UN TRAITEMENT antitumoral inédit, se fondant sur le transfert de lymphocytes T CD4+ autologues, vient d'être testé avec succès par une équipe du centre de recherche sur le cancer Fred Hutchinson (Seattle). Certes, un seul patient en a pour l'instant bénéficié. Mais, alors qu'il était en échec thérapeutique complet, cet homme atteint d'un mélanome récidivant métastasé est en rémission depuis deux ans.
Le principe de l'immunothérapie mise en oeuvre par Cassian Yee et son équipe consiste à délivrer au patient des cellules T CD4+ productrices de cytokines. Ces cellules vont stimuler les cellules T cytotoxiques antitumorales présentes dans l'organisme. L'idée est aussi d'utiliser les propres lymphocytes des patients, isolés, sélectionnés et multipliés in vitro. Ce concept séduisant n'avait jamais pu être testé jusqu'ici pour des raisons techniques relatives à la culture des cellules T CD4+.
Métastasé au poumon et à l'aile iliaque gauche.
Le patient traité était âgé de 52 ans. Il présentait un mélanome récidivant métastasé au poumon et à l'aile iliaque gauche, avec des ganglions inguinaux. L'administration d'interféron alpha, quatre cycles d'interleukine 2 et l'excision locale de la tumeur n'avaient donné aucun résultat satisfaisant.
L'équipe médicale a collecté des cellules mononucléées du sang périphérique du patient et mis en culture des lymphocytes T ainsi obtenus. La culture a été réalisée en présence de cellules présentatrices d'antigène, chargé avec le peptide NY-ESO-1, un antigène tumoral exprimé par 50 à 75 % des cellules tumorales du patient. Cette astuce a permis d'obtenir un grand nombre de lymphocytes T CD4+ spécifiquement dirigées contre les cellules tumorales. La capacité de ces cellules à produire de l'interleukine 2 et des interférons alpha en réponse à l'antigène a été vérifiée in vitro. Environ plusieurs centaines de millions de ces cellules ont été réinjectées au patient.

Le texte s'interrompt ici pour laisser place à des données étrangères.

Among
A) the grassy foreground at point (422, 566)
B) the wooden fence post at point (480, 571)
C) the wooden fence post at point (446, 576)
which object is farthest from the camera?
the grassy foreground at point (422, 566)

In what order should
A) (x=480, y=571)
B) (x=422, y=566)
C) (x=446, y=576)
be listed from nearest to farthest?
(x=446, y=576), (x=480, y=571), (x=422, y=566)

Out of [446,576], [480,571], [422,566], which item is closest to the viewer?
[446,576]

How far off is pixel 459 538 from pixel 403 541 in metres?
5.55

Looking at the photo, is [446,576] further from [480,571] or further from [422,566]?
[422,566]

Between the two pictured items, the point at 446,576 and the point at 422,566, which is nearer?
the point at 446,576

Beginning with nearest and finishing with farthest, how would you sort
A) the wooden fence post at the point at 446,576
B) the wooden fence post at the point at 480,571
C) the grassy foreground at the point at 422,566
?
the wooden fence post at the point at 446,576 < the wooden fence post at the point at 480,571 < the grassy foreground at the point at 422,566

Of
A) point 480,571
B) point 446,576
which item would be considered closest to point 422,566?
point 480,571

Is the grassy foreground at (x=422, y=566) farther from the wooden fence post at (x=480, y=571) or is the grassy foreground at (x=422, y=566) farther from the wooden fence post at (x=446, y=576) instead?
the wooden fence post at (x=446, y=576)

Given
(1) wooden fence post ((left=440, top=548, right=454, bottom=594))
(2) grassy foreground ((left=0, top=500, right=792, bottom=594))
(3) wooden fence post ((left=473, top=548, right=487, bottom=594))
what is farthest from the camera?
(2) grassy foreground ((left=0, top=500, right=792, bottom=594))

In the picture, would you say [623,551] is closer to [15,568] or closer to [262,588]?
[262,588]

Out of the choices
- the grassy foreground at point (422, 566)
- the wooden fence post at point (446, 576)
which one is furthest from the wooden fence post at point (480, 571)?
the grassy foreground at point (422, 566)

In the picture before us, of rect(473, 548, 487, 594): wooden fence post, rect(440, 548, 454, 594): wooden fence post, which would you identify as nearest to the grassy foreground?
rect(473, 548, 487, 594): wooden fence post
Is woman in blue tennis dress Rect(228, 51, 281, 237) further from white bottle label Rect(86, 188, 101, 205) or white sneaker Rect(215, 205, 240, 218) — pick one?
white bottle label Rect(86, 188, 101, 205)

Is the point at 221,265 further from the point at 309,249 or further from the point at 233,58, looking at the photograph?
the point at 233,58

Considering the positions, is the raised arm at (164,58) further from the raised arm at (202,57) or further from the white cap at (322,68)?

Dans les jours suivant la perfusion, ce dernier a présenté une lymphopénie transitoire, une fièvre peu intense (> 38,5 °C) et des douleurs musculaires. Aucun effet secondaire sévère n'a été observé.
Tumeur et métastases avaient totalement disparu.
Deux mois après le perfusion, un PET-scan et une tomodensitométrie ont permis de découvrir que la tumeur et ses métastases avaient totalement disparu. Deux ans plus tard, la maladie n'était pas réapparue.
Des analyses complémentaires ont permis de préciser les mécanismes associés à cette réussite thérapeutique. Alors que les lymphocytes T cytotoxiques CD8+ ne survivent qu'une vingtaine de jours lorsqu'on les transfère chez un malade sans administrer conjointement une dose importante de cytokines, les cellules T CD4+ restent détectables pendant au moins trois mois. Leur nombre augmente rapidement dans les jours suivant la transfusion pour atteindre jusqu'à 3 % de la totalité des cellules mononucléées.
Ces analyses ont en outre révélé un phénomène inattendu. Alors que certaines des cellules tumorales du patient n'exprimaient pas NY-ESO-1, le transfert de cellules T CD4+ ciblant cet antigène a conduit à l'élimination de l'ensemble des cellules cancéreuses. L'examen des cellules T du malade a révélé l'émergence de lymphocytes spécifiques d'autres antigènes associés aux mélanomes, en particulier des cellules répondant aux antigènes MART-1 et MAGE-3. Les cellules T CD4+ transférées seraient donc capables de stimuler la réponse antitumorale endogène dans sa globalité. Les mécanismes exacts conduisant à ce phénomène restent à élucider.
N. Hunder et coll., « N Engl J Med » du 19 juin 2008, pp. 2698-2703.